President Gujarat Pradesh Congress Committee
- Incumbent
- Assumed office 17 July 2025
- Preceded by: Shaktisinh Gohil
- In office 2018–2021
- Preceded by: Bharatsinh Solanki
- Succeeded by: Jagdish Thakor

Leader, Congress Legislative Party, Gujarat
- In office 17 January 2023 – 17 July 2025
- Preceded by: Sukhram Rathva
- Succeeded by: Tushar Chaudhary

Member of Gujarat Legislative Assembly
- Incumbent
- Assumed office 20 December 2012
- Constituency: Anklav

Personal details
- Born: 24 April 1976 (age 50) Keshavnagar, Gujarat, India
- Party: Indian National Congress
- Education: Chemical Engineer
- Website: https://amitchavda.in/

= Amit Chavda =

Politician from Gujarat, India

Amit Chavda is an Indian politician from the state of Gujarat, India. He belongs to the ⁣⁣Indian National Congress and is also a member of the Gujarat Legislative Assembly elected from Anklav assembly constituency.

==Political career==
Amit Chavda was born in Anklav, Anand district, and since the early days of his life, he has been active in political and social activities. He was active in NSUI and later in Indian Youth Congress. In 2004 and 2007, he got elected to Gujarat Assembly from Borsad assembly constituency, and in 2012, 2017, and 2022 from Anklav assembly constituency. He was appointed Gujarat Pradesh Congress Committee president in 2018. He was one of the youngest presidents of Gujarat Pradesh Congress Committee. In 2023, he was appointed Congress legislative party leader for Gujarat.

==Positions held==

- MLA from Borsad Constituency in 2004
- MLA from Borsad Constituency in 2007
- MLA from Anklav Constituency in 2012
- MLA from Anklav Constituency in 2017
- Updandak, CLP, Gujarat Legislative Assembly 2012–2017.
- Dandak, CLP, Gujarat Legislative Assembly 2017.
- Appointed members in various committees of Gujarat assembly, like OBC, Estimate, PSUs, etc.

===Party posts===

- President, Anand District Youth Congress (1999 to 2004).
- Pradesh Delegate, Gujarat Pradesh Congress Committee.
- Executive Member, Gujarat Pradesh Congress Committee.
- Worked as Coordinator Central Zone with AICC Secretary, Assembly Election-2017.
- President, Gujarat Pradesh Congress Committee (2018–2021)
- Currently serving as Congress Legislative Party (CLP) leader in Gujarat Legislative Assembly

==Social & Cooperative Sectors==

- Secretary - Roshtriya Kelvani Mandal, Borsad.
It runs various Aashram Shala, Uttar Buniyadi Schools, Girls Schools, Gram Vidhyapith,
Industrial Training Institute and Computer Centres.

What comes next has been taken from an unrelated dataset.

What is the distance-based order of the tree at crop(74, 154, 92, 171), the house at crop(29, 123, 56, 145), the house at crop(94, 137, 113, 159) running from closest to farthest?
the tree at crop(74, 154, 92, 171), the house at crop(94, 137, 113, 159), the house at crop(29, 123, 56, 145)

- Secretary - Rashtriya Vidhyarthi Sahayak Mandal, Borsad.
It provides all study materials and hostels to the students and also runs various educational programs.

- President - Jivan Chetna Kelvani Trust, Vadodara.
This trust runs various balwadi, Primary, Secondary and Higher Secondary Schools.

- Managing Trustee - Navsarjan Education and Charitable Trust, Vadodara.
The trust is involved in various youth development, environment and health awareness programs.

- Chairman, APMC Anklav (3rd Term).
- Director, KDCC Bank, Nadiad (3rd Term).
- Director, Anand District Co-Operative Sangh (3rd Term).
- Director, Anklav, Kharid Vechan Sangh.
- Director, Gujarat State Co-Operative Bank Ltd., Ahmedabad.

==Awards==
- Awarded as Adarsh Yuva Vidhayak by the 61 Bhartiya Chhatra Sansad, Pune.